Celebrating our Nurses through the extension of Year of the Nurse and Midwife
The World Health Organization recently extended the Year of the Nurse and Midwife through 2021. Here in the Providence Alaska Region, we’re celebrating our nurses through a series of stories from across our ministries. These stories spotlight our nurses, their incredible dedication to our Mission, their profession, and their patients.
At Anchorage’s St. Elias Specialty Hospital, Audra McCann, RN, BSN, is that often-unseen nurse on the other side of the computer screen.
While patient care happens at the bedside, the vast amount of information needed to guide and inform that care is part of the electronic medical record. This is where McCann puts 14 years of nursing know-how to use improving the caregiving experience.
“Having the nursing background makes it easier to communicate (caregiver) needs,” McCann says. “I’ve been there.”
After nursing school, McCann returned to her hometown of Valdez to become a bedside nurse at Providence Valdez Medical Center, the community’s critical access hospital. She quickly grew her experience in multiple acute care nursing specialties, including emergency care and labor and delivery.
“It’s a very difficult type of nursing to do,” McCann says of her time learning all the different nursing roles in Valdez. “It really is and should be considered its own specialty, because you dabble in all of the nursing specialties.”
She would soon switch into a nurse educator role, helping colleagues learn the different types of equipment needed to do their jobs. Though she would eventually become a nurse manager, the nurse educator role introduced her to a new specialty, which would ultimately become her primary focus today.
She now spends her days helping build increased functionality in the long-term acute care hospital’s electronic medical record – enhancing the technology to improve the delivery of safe, evidenced-based, quality care to the hospital’s patients.
McCann sees herself as a bridge and translator between frontline caregivers and the electronic medical record, helping them use it in the best way possible and tweak it for their needs. Part of her job is to make the caregivers’ work in the electronic medical record easier, so that they can ultimately spend more time with patients.
“I can actually find resolutions to their issues – ‘just click on this over here’ and their world lights up.”
If there currently isn’t a way to do what the nurses and providers want to do in the electronic medical record, she helps figure out how to take things to the next level. Sometimes that can be as simple as reducing what was 10 clicks on the keyboard down to two.
“I really like to support the frontline caregivers and give them what they need to take care of their patients,” McCann says, “That’s where my passion lies, to support the caregivers and help ease their way so that they can do what they love – spending time taking care of their patients.”

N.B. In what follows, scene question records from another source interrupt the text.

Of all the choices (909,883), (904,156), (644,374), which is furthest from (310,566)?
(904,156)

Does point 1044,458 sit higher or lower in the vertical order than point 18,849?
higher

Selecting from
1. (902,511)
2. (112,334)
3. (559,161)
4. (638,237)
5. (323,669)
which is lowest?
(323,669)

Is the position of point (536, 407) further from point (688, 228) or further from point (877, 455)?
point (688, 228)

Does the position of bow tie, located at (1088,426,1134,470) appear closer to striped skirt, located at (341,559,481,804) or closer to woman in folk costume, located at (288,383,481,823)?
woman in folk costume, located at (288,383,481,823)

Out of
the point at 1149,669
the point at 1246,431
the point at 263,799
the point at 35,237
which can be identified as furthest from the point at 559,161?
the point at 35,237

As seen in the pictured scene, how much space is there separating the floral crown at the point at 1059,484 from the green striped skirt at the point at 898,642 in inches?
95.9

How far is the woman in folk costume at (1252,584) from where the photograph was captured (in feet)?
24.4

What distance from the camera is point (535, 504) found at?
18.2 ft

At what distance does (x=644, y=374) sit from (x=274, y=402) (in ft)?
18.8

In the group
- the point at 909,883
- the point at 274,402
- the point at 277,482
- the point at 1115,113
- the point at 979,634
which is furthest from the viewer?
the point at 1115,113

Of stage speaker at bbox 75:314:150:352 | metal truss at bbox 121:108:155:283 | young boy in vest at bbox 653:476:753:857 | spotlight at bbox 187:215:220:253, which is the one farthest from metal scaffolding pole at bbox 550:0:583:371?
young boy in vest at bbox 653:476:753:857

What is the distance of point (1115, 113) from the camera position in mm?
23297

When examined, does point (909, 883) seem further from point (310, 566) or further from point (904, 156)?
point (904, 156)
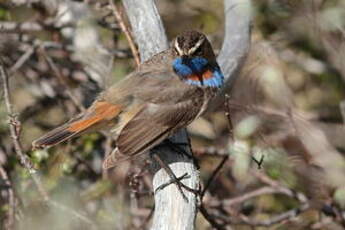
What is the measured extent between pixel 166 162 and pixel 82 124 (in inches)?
30.6

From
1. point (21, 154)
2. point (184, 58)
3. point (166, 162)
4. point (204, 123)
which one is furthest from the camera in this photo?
point (204, 123)

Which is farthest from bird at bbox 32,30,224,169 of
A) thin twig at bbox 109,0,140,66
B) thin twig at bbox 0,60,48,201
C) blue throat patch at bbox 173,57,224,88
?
thin twig at bbox 109,0,140,66

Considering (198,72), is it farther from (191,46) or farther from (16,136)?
(16,136)

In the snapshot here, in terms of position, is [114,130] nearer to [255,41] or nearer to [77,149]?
[77,149]

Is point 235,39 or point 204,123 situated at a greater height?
point 235,39

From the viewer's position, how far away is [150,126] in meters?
5.59

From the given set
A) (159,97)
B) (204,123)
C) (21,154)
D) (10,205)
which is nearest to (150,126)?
(159,97)

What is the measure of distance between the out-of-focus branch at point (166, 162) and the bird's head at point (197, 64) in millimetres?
154

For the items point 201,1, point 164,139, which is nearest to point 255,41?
point 201,1

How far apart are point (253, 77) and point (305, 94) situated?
1525 mm

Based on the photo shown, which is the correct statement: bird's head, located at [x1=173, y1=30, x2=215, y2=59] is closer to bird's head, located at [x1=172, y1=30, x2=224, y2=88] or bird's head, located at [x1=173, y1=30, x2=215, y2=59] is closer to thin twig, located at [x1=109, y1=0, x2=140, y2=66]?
bird's head, located at [x1=172, y1=30, x2=224, y2=88]

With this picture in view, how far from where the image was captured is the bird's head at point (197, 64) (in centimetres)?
577

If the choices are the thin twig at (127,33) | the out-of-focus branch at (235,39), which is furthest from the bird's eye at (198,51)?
the thin twig at (127,33)

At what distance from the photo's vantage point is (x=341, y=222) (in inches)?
278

Recently a provider stopped to share just what McCann’s help creating templates for her notes in the electronic medical record meant to her practice. Instead of entering information twice, the provider was able to use her notes to document needed information into other parts of the medical record.
"You know, in this way, you are helping to save lives as well,” the provider told her. “The less time we spend writing notes or copying things over, the more time we are with patients.”
While she misses providing direct bedside care as a nurse from time to time, that praise confirmed her mission of support to caregivers as they care for patients.
McCann knows that frontline nurses can be the “bright light” to the patients in their care and can be the ready set of ears for patients to share their story.
“If there is anything I can do in the background, so that they can have those experiences, that’s where I want to be,” she says.